• EXTRACT PROVIDED

2010JulAug EP log

When running ./RTscheduler 60000 the system hungs after start exposure at a random time. There is no reported event in the logs when the machine hungs, however in /var/log/kern.log I find two messages:

Jul 25 09:37:24 mirkwood kernel: ( astropci_check_reply_flags ) status: 0x0

Printed by this function:

/******************************************************************************

FUNCTION: ASTROPCI_CHECK_REPLY_FLAGS

PURPOSE:  Check the current PCI DSP status. Uses HSTR HTF bits 3,4,5.

RETURNS:  Returns DON if HTF bits are a 1 and command successfully completed.
          Returns RDR if HTF bits are a 2 and a reply needs to be read.
          Returns ERR if HTF bits are a 3 and command failed.
          Returns SYR if HTF bits are a 4 and a system reset occurred.

NOTES:    This function must be called after sending a command to the PCI
          board or controller.

• DIRECTION 1
List every return code named in the EP log extract's description of the PCI DSP status check.
• DIRECTION 2
Reproduce the records from their first line up to and including the line containing "198L140 174L84 172L63". Omit the pictures.

Collected data
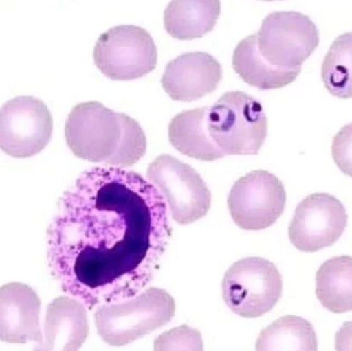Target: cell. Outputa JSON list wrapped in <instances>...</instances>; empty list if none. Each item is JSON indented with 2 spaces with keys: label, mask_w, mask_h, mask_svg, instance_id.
Listing matches in <instances>:
<instances>
[{
  "label": "cell",
  "mask_w": 352,
  "mask_h": 351,
  "mask_svg": "<svg viewBox=\"0 0 352 351\" xmlns=\"http://www.w3.org/2000/svg\"><path fill=\"white\" fill-rule=\"evenodd\" d=\"M164 198L140 174L84 172L63 194L47 230L52 275L91 310L131 299L152 279L170 236Z\"/></svg>",
  "instance_id": "1"
},
{
  "label": "cell",
  "mask_w": 352,
  "mask_h": 351,
  "mask_svg": "<svg viewBox=\"0 0 352 351\" xmlns=\"http://www.w3.org/2000/svg\"><path fill=\"white\" fill-rule=\"evenodd\" d=\"M65 135L78 157L117 168L135 163L146 150V135L140 124L97 101L73 107L65 122Z\"/></svg>",
  "instance_id": "2"
},
{
  "label": "cell",
  "mask_w": 352,
  "mask_h": 351,
  "mask_svg": "<svg viewBox=\"0 0 352 351\" xmlns=\"http://www.w3.org/2000/svg\"><path fill=\"white\" fill-rule=\"evenodd\" d=\"M210 136L226 155H256L267 132V120L261 103L242 91H230L208 106Z\"/></svg>",
  "instance_id": "3"
},
{
  "label": "cell",
  "mask_w": 352,
  "mask_h": 351,
  "mask_svg": "<svg viewBox=\"0 0 352 351\" xmlns=\"http://www.w3.org/2000/svg\"><path fill=\"white\" fill-rule=\"evenodd\" d=\"M175 311L173 297L164 289L151 287L128 300L98 307L94 317L102 339L122 346L165 325Z\"/></svg>",
  "instance_id": "4"
},
{
  "label": "cell",
  "mask_w": 352,
  "mask_h": 351,
  "mask_svg": "<svg viewBox=\"0 0 352 351\" xmlns=\"http://www.w3.org/2000/svg\"><path fill=\"white\" fill-rule=\"evenodd\" d=\"M223 299L235 314L246 318L270 311L282 295L283 280L272 262L248 257L234 262L221 283Z\"/></svg>",
  "instance_id": "5"
},
{
  "label": "cell",
  "mask_w": 352,
  "mask_h": 351,
  "mask_svg": "<svg viewBox=\"0 0 352 351\" xmlns=\"http://www.w3.org/2000/svg\"><path fill=\"white\" fill-rule=\"evenodd\" d=\"M93 56L98 69L107 78L130 80L141 78L155 68L157 52L146 29L121 25L100 35Z\"/></svg>",
  "instance_id": "6"
},
{
  "label": "cell",
  "mask_w": 352,
  "mask_h": 351,
  "mask_svg": "<svg viewBox=\"0 0 352 351\" xmlns=\"http://www.w3.org/2000/svg\"><path fill=\"white\" fill-rule=\"evenodd\" d=\"M256 37L262 56L283 69L301 67L319 43L314 23L307 15L294 11L270 14L263 19Z\"/></svg>",
  "instance_id": "7"
},
{
  "label": "cell",
  "mask_w": 352,
  "mask_h": 351,
  "mask_svg": "<svg viewBox=\"0 0 352 351\" xmlns=\"http://www.w3.org/2000/svg\"><path fill=\"white\" fill-rule=\"evenodd\" d=\"M147 177L165 197L172 218L177 223L187 225L208 212L210 192L190 165L170 155L163 154L149 164Z\"/></svg>",
  "instance_id": "8"
},
{
  "label": "cell",
  "mask_w": 352,
  "mask_h": 351,
  "mask_svg": "<svg viewBox=\"0 0 352 351\" xmlns=\"http://www.w3.org/2000/svg\"><path fill=\"white\" fill-rule=\"evenodd\" d=\"M53 120L47 105L33 96H18L0 111V146L6 154L25 158L40 152L48 144Z\"/></svg>",
  "instance_id": "9"
},
{
  "label": "cell",
  "mask_w": 352,
  "mask_h": 351,
  "mask_svg": "<svg viewBox=\"0 0 352 351\" xmlns=\"http://www.w3.org/2000/svg\"><path fill=\"white\" fill-rule=\"evenodd\" d=\"M285 203L282 182L263 170L252 171L239 179L228 198L233 220L246 230H260L273 225L283 214Z\"/></svg>",
  "instance_id": "10"
},
{
  "label": "cell",
  "mask_w": 352,
  "mask_h": 351,
  "mask_svg": "<svg viewBox=\"0 0 352 351\" xmlns=\"http://www.w3.org/2000/svg\"><path fill=\"white\" fill-rule=\"evenodd\" d=\"M343 203L328 193H314L296 207L288 227L292 244L299 251L313 253L333 245L347 225Z\"/></svg>",
  "instance_id": "11"
},
{
  "label": "cell",
  "mask_w": 352,
  "mask_h": 351,
  "mask_svg": "<svg viewBox=\"0 0 352 351\" xmlns=\"http://www.w3.org/2000/svg\"><path fill=\"white\" fill-rule=\"evenodd\" d=\"M221 78V66L212 55L189 52L167 63L161 84L172 100L190 102L213 92Z\"/></svg>",
  "instance_id": "12"
},
{
  "label": "cell",
  "mask_w": 352,
  "mask_h": 351,
  "mask_svg": "<svg viewBox=\"0 0 352 351\" xmlns=\"http://www.w3.org/2000/svg\"><path fill=\"white\" fill-rule=\"evenodd\" d=\"M41 301L29 286L20 282L0 290V337L12 343L42 341L39 324Z\"/></svg>",
  "instance_id": "13"
},
{
  "label": "cell",
  "mask_w": 352,
  "mask_h": 351,
  "mask_svg": "<svg viewBox=\"0 0 352 351\" xmlns=\"http://www.w3.org/2000/svg\"><path fill=\"white\" fill-rule=\"evenodd\" d=\"M89 333L84 304L60 296L47 305L44 337L33 351H78Z\"/></svg>",
  "instance_id": "14"
},
{
  "label": "cell",
  "mask_w": 352,
  "mask_h": 351,
  "mask_svg": "<svg viewBox=\"0 0 352 351\" xmlns=\"http://www.w3.org/2000/svg\"><path fill=\"white\" fill-rule=\"evenodd\" d=\"M208 106L185 110L168 125V139L181 153L202 161H212L225 156L210 136L206 125Z\"/></svg>",
  "instance_id": "15"
},
{
  "label": "cell",
  "mask_w": 352,
  "mask_h": 351,
  "mask_svg": "<svg viewBox=\"0 0 352 351\" xmlns=\"http://www.w3.org/2000/svg\"><path fill=\"white\" fill-rule=\"evenodd\" d=\"M232 67L243 81L260 90L286 86L295 80L301 71V67L283 69L268 63L258 51L256 34L239 43L233 53Z\"/></svg>",
  "instance_id": "16"
},
{
  "label": "cell",
  "mask_w": 352,
  "mask_h": 351,
  "mask_svg": "<svg viewBox=\"0 0 352 351\" xmlns=\"http://www.w3.org/2000/svg\"><path fill=\"white\" fill-rule=\"evenodd\" d=\"M220 12L217 0L171 1L164 10V28L179 40L200 38L214 28Z\"/></svg>",
  "instance_id": "17"
},
{
  "label": "cell",
  "mask_w": 352,
  "mask_h": 351,
  "mask_svg": "<svg viewBox=\"0 0 352 351\" xmlns=\"http://www.w3.org/2000/svg\"><path fill=\"white\" fill-rule=\"evenodd\" d=\"M316 295L332 313L352 311V256H333L320 266L316 273Z\"/></svg>",
  "instance_id": "18"
},
{
  "label": "cell",
  "mask_w": 352,
  "mask_h": 351,
  "mask_svg": "<svg viewBox=\"0 0 352 351\" xmlns=\"http://www.w3.org/2000/svg\"><path fill=\"white\" fill-rule=\"evenodd\" d=\"M255 348L256 351H318V338L308 320L287 315L261 331Z\"/></svg>",
  "instance_id": "19"
},
{
  "label": "cell",
  "mask_w": 352,
  "mask_h": 351,
  "mask_svg": "<svg viewBox=\"0 0 352 351\" xmlns=\"http://www.w3.org/2000/svg\"><path fill=\"white\" fill-rule=\"evenodd\" d=\"M321 75L327 89L340 98H352V32L332 43L324 58Z\"/></svg>",
  "instance_id": "20"
},
{
  "label": "cell",
  "mask_w": 352,
  "mask_h": 351,
  "mask_svg": "<svg viewBox=\"0 0 352 351\" xmlns=\"http://www.w3.org/2000/svg\"><path fill=\"white\" fill-rule=\"evenodd\" d=\"M153 351H204L201 332L187 324L174 327L155 338Z\"/></svg>",
  "instance_id": "21"
},
{
  "label": "cell",
  "mask_w": 352,
  "mask_h": 351,
  "mask_svg": "<svg viewBox=\"0 0 352 351\" xmlns=\"http://www.w3.org/2000/svg\"><path fill=\"white\" fill-rule=\"evenodd\" d=\"M331 155L340 171L352 177V123L343 126L334 136Z\"/></svg>",
  "instance_id": "22"
},
{
  "label": "cell",
  "mask_w": 352,
  "mask_h": 351,
  "mask_svg": "<svg viewBox=\"0 0 352 351\" xmlns=\"http://www.w3.org/2000/svg\"><path fill=\"white\" fill-rule=\"evenodd\" d=\"M336 351H352V321L344 322L335 336Z\"/></svg>",
  "instance_id": "23"
}]
</instances>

• WRITTEN REPLY 1
DON, RDR, ERR, SYR

• WRITTEN REPLY 2
Target: cell. Outputa JSON list wrapped in <instances>...</instances>; empty list if none. Each item is JSON indented with 2 spaces with keys: label, mask_w, mask_h, mask_svg, instance_id.
Listing matches in <instances>:
<instances>
[{
  "label": "cell",
  "mask_w": 352,
  "mask_h": 351,
  "mask_svg": "<svg viewBox=\"0 0 352 351\" xmlns=\"http://www.w3.org/2000/svg\"><path fill=\"white\" fill-rule=\"evenodd\" d=\"M164 198L140 174L84 172L63 194L47 230L52 275L91 310L131 299L152 279L170 236Z\"/></svg>",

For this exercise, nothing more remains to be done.